• _DESCRIÇÃO DA TAREFA_
Renomeie "yellow leaf" para "golden leaf" nos itens, começando na linha que contém "From the shooter's" e seguindo até o final deles. Reproduza essas linhas sem nenhuma outra alteração.

• _DADOS FORNECIDOS_
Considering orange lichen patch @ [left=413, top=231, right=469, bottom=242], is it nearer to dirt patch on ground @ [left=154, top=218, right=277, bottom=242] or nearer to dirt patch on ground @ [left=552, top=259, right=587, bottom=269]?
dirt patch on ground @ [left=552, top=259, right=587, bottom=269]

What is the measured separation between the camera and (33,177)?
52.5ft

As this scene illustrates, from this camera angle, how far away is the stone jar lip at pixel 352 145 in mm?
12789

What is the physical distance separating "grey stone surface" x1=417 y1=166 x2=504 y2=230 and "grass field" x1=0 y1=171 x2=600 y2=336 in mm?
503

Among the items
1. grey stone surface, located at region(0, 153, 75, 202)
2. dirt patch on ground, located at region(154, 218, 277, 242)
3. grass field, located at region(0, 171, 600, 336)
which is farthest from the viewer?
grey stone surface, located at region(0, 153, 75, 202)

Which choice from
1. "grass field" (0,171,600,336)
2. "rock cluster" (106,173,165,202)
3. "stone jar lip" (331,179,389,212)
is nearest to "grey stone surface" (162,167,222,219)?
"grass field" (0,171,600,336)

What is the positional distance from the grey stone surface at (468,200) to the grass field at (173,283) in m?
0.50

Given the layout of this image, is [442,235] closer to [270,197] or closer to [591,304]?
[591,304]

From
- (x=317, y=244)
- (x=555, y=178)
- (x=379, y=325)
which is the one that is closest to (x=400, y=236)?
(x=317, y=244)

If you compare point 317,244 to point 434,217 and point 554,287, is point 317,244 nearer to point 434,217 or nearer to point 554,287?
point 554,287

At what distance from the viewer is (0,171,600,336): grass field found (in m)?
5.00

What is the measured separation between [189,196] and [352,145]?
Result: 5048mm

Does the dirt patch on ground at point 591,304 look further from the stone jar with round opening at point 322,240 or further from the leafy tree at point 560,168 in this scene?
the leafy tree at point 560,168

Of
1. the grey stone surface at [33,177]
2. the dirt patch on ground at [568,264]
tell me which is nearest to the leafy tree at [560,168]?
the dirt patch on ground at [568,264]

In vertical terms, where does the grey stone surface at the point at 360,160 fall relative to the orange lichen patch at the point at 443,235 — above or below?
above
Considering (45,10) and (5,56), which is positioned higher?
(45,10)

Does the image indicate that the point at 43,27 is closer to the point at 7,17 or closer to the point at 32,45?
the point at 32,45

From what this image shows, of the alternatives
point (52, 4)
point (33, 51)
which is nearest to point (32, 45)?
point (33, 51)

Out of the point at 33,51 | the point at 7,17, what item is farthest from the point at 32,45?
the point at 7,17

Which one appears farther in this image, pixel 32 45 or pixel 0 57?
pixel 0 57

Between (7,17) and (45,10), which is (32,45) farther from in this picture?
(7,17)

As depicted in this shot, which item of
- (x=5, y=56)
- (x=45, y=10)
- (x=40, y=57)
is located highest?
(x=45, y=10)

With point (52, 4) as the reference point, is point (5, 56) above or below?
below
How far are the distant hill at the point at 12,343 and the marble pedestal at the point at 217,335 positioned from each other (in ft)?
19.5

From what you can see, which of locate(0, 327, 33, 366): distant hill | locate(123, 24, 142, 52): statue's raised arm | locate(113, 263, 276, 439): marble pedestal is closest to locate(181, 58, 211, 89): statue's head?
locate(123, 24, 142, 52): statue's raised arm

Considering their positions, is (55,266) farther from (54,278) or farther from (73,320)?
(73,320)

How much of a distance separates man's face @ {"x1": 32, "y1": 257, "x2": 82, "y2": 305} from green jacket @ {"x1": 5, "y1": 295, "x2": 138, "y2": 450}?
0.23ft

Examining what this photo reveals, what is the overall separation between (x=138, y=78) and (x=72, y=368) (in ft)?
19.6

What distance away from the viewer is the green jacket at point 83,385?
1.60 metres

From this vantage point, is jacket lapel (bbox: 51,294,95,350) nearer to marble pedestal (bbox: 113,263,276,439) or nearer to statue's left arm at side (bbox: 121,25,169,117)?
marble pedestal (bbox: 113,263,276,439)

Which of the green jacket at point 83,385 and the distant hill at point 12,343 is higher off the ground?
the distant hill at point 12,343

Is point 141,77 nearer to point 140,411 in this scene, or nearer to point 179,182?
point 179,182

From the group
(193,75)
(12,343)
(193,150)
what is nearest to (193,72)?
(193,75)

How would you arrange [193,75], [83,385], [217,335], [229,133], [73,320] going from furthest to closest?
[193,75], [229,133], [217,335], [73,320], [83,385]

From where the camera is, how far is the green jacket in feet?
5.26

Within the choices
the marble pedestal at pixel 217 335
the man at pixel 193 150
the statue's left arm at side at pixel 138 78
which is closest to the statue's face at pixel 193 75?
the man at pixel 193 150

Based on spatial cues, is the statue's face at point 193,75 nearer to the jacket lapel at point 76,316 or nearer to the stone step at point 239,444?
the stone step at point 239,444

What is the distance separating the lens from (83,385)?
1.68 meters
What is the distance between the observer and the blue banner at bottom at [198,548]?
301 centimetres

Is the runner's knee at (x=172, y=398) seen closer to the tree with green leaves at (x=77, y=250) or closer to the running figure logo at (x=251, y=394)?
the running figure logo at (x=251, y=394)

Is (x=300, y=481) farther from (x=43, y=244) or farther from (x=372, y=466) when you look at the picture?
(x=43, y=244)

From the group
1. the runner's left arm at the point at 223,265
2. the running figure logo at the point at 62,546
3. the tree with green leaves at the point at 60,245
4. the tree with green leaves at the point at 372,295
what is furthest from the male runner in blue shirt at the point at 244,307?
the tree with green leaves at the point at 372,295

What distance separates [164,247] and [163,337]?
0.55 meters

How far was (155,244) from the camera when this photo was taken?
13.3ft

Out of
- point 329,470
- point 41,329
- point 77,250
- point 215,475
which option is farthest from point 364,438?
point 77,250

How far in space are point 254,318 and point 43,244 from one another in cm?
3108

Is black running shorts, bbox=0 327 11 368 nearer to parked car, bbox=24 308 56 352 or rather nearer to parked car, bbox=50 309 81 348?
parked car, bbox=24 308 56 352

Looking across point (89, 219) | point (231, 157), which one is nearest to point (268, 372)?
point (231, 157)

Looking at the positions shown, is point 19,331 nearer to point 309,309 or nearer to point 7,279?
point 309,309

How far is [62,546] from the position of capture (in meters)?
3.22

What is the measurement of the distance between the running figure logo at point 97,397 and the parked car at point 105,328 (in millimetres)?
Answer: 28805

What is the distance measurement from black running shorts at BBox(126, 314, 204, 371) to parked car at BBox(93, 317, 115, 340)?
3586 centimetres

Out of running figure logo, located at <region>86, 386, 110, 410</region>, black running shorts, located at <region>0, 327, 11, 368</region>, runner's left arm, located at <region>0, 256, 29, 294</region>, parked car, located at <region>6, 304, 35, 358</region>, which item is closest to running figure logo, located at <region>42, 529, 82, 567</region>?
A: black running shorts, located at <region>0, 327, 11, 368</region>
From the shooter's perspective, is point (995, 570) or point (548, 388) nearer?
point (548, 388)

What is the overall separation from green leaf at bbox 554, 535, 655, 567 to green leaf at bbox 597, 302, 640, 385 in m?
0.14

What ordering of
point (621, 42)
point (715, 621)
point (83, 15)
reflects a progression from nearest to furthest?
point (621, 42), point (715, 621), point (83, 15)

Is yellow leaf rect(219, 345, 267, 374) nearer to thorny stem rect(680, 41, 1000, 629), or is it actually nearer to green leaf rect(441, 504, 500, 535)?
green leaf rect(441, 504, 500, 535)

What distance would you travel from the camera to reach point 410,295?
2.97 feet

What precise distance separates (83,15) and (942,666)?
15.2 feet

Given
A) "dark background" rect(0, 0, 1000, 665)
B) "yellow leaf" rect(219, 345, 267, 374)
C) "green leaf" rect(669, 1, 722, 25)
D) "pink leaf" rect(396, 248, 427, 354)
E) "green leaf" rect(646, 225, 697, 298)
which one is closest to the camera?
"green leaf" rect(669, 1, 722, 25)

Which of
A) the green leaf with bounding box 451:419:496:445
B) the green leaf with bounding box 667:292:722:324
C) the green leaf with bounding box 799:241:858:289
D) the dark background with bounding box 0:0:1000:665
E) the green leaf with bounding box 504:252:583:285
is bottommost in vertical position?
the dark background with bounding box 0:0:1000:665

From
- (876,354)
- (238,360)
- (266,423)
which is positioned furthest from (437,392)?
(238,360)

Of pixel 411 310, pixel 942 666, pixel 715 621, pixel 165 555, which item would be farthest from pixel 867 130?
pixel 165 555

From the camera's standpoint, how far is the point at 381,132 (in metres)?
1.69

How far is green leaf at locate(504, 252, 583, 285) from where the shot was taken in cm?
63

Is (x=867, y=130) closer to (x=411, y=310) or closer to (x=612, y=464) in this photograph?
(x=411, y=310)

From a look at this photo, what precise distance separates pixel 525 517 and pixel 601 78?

• _RESULTADO DA TAREFA_
From the shooter's perspective, is point (995, 570) or point (548, 388) nearer?
point (548, 388)

What is the overall separation from green leaf at bbox 554, 535, 655, 567 to green leaf at bbox 597, 302, 640, 385 in m?
0.14

What ordering of
point (621, 42)
point (715, 621)
point (83, 15)
reflects a progression from nearest to furthest?
point (621, 42), point (715, 621), point (83, 15)

Is golden leaf rect(219, 345, 267, 374) nearer to thorny stem rect(680, 41, 1000, 629), or is it actually nearer to green leaf rect(441, 504, 500, 535)?
green leaf rect(441, 504, 500, 535)

What distance would you travel from the camera to reach point 410,295?
2.97 feet

What precise distance separates (83,15) and (942,666)?
15.2 feet

Given
A) "dark background" rect(0, 0, 1000, 665)
B) "golden leaf" rect(219, 345, 267, 374)
C) "green leaf" rect(669, 1, 722, 25)
D) "pink leaf" rect(396, 248, 427, 354)
E) "green leaf" rect(646, 225, 697, 298)
which one is closest to the camera?
"green leaf" rect(669, 1, 722, 25)

Which of
A) the green leaf with bounding box 451:419:496:445
B) the green leaf with bounding box 667:292:722:324
C) the green leaf with bounding box 799:241:858:289
D) the dark background with bounding box 0:0:1000:665
E) the green leaf with bounding box 504:252:583:285
is bottommost in vertical position?
the dark background with bounding box 0:0:1000:665

From
- (876,354)
- (238,360)
- (266,423)
which is positioned furthest from (437,392)?
(238,360)

Of pixel 411 310, pixel 942 666, pixel 715 621, pixel 165 555, which item would be farthest from pixel 867 130?
pixel 165 555

From the camera's standpoint, how far is the point at 381,132 (in metres)?
1.69

How far is green leaf at locate(504, 252, 583, 285) from where the shot was taken in cm?
63

Is (x=867, y=130) closer to (x=411, y=310) or closer to (x=612, y=464) in this photograph?
(x=411, y=310)

From a look at this photo, what precise distance separates pixel 525 517 and pixel 601 78?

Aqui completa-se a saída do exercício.